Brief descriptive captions
-------------------------

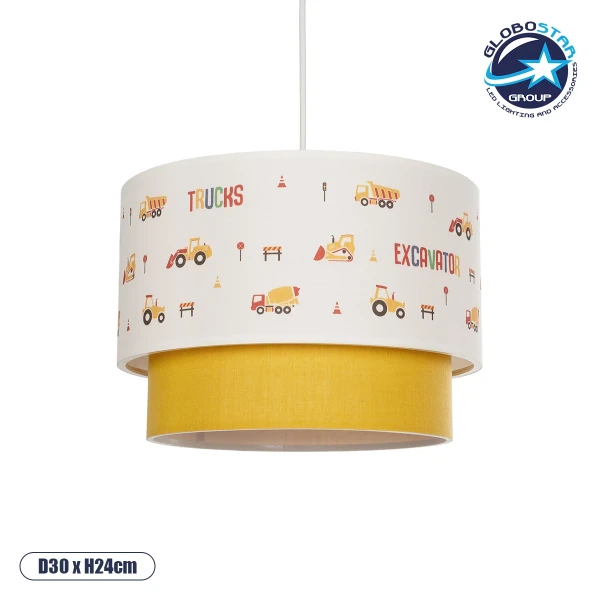 GloboStar® EXCAVATOR 204-0005 Παιδικό Κρεμαστό Φωτιστικό Φιγούρα Μονόφωτο 1 x E27 IP20 Λευκό & Κίτρινο Ύφασμα - Μ30 x Π30 x Υ24cm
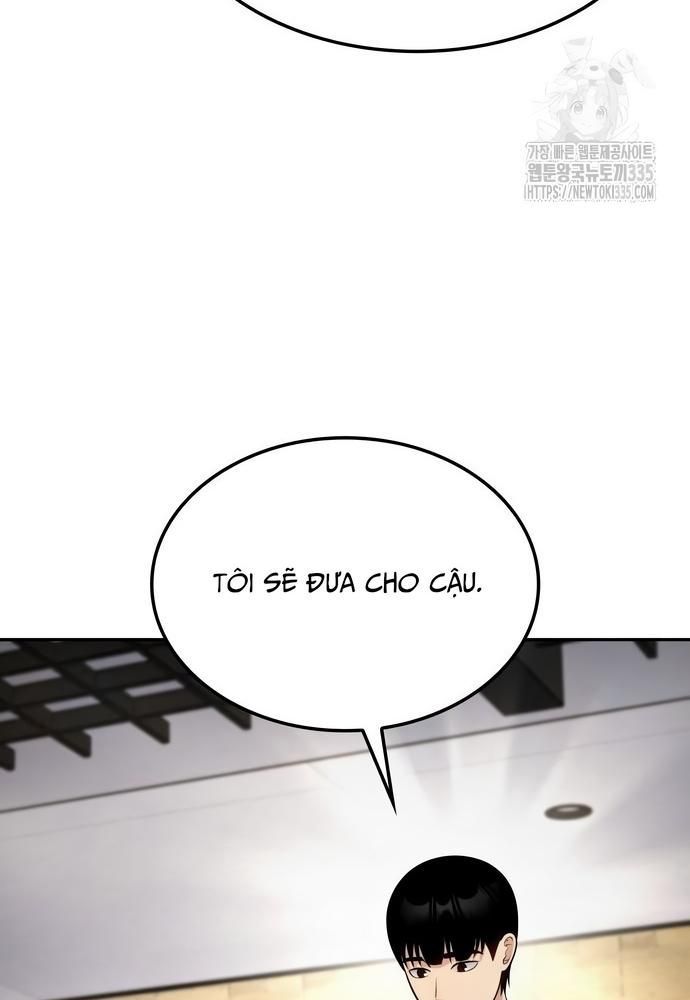 page_220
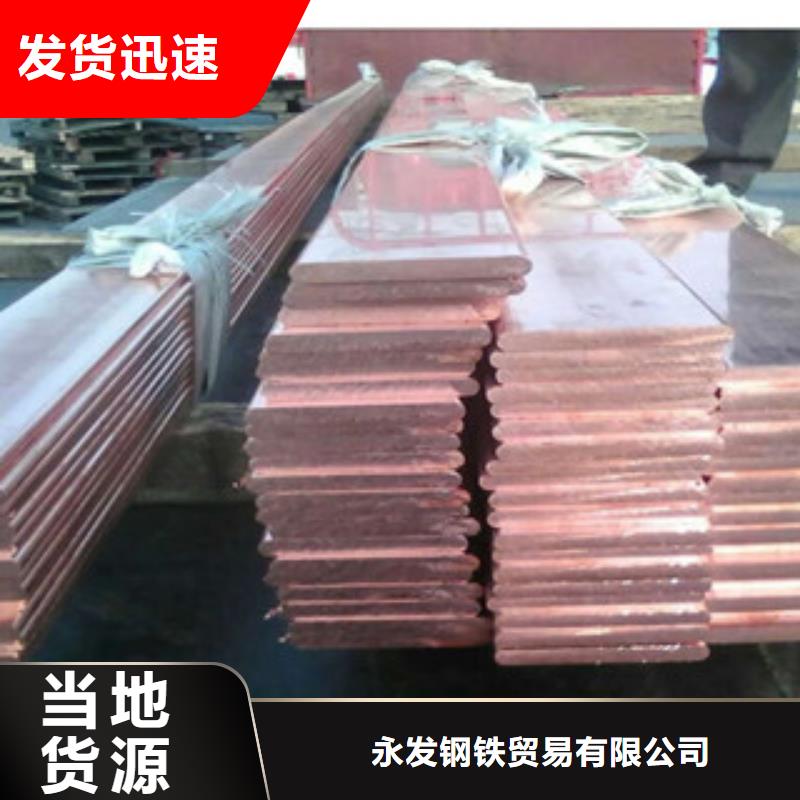 扁钢镀锌120x12镀铜扁钢可定尺常用规格表规格价格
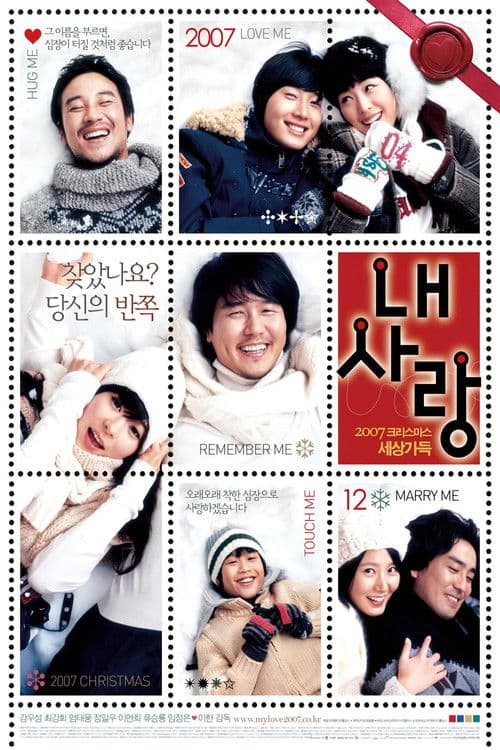 Poster for My Love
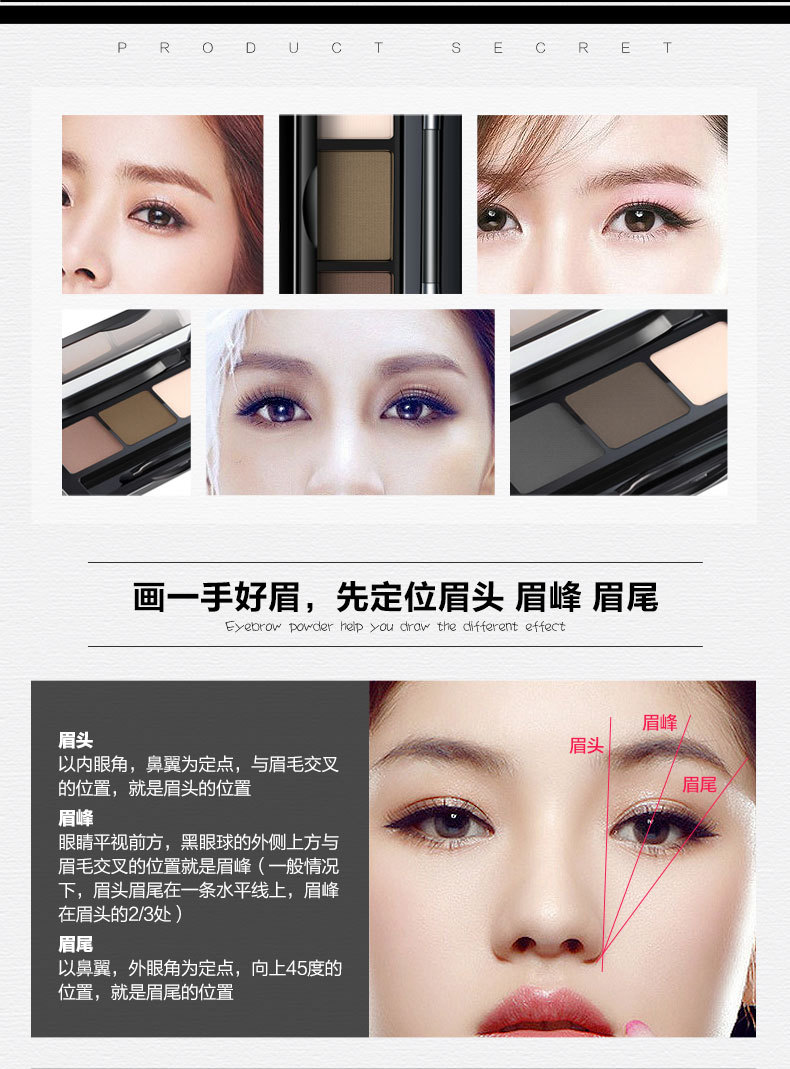 Bioaqua Stereo Natural Tri-Color Eyebrow Powder Highlight Powder Not Smudge Eyebrow Pencil Manufacturer Eye Shadow Plate Makeup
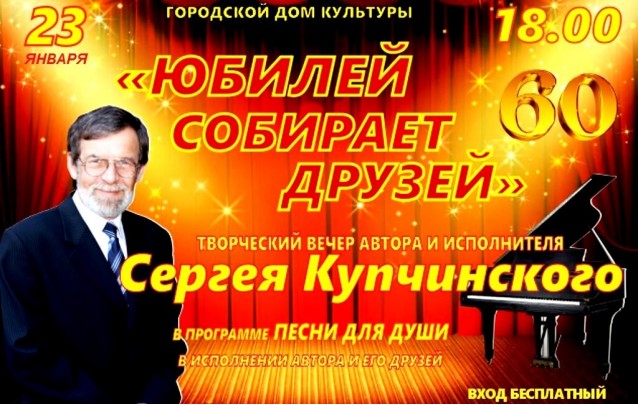Концерт Сергея Купчинского Юбилей собирает друзей в Ляховичах
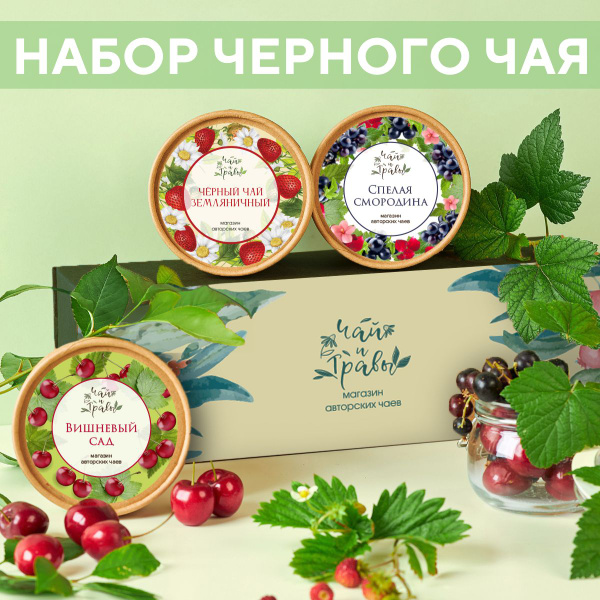Чай подарочный. Набор чая. Чай черный листовой. Подарок на День Матери ...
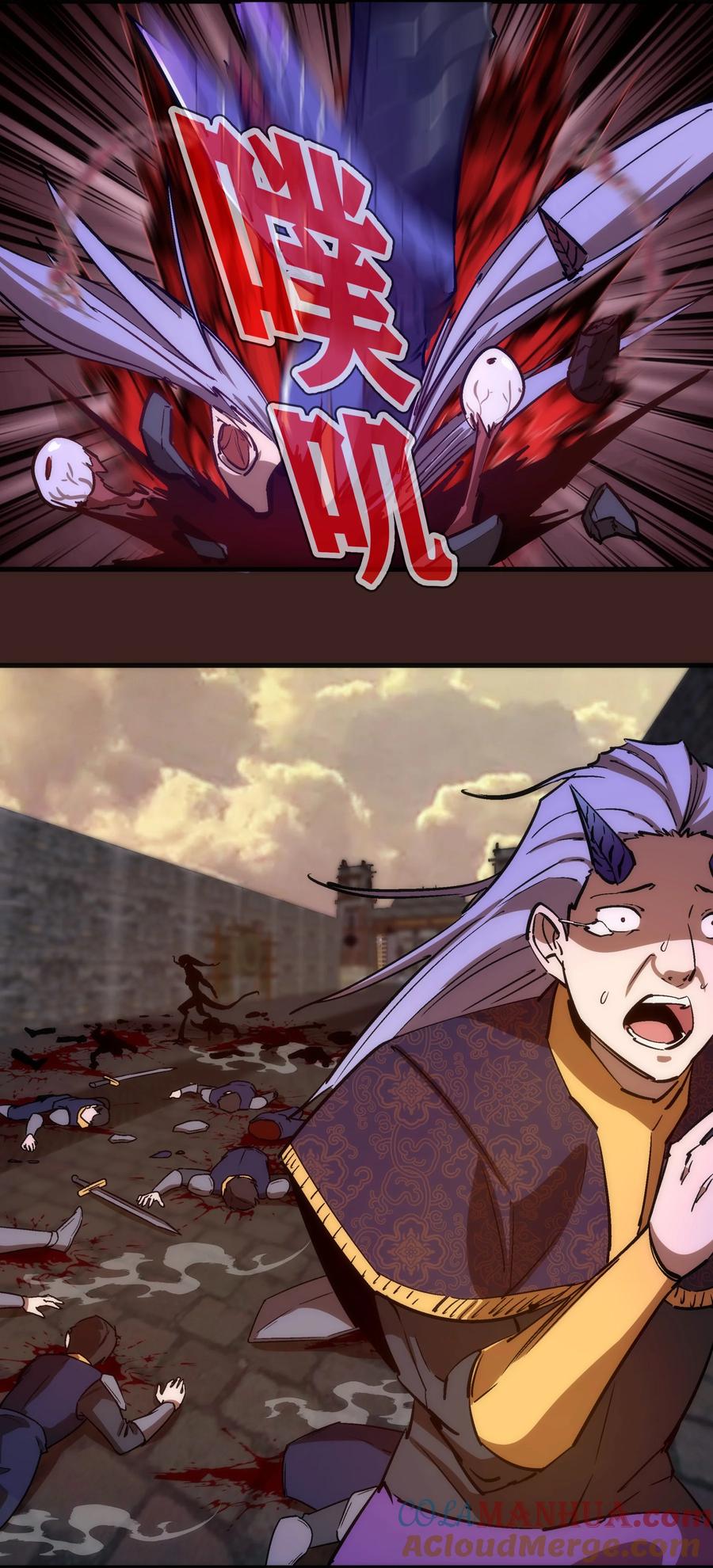 我不是大魔王 - 204 虐杀 - 第31张图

-------------------------

— TASK BRIEF —
Print, please, exactly the lines from the one holding "Концерт Сергея Купчинского" through the final line of the data, both included, while leaving out each picture.

— RESPONSE AREA —
Концерт Сергея Купчинского Юбилей собирает друзей в Ляховичах
Чай подарочный. Набор чая. Чай черный листовой. Подарок на День Матери ...
 我不是大魔王 - 204 虐杀 - 第31张图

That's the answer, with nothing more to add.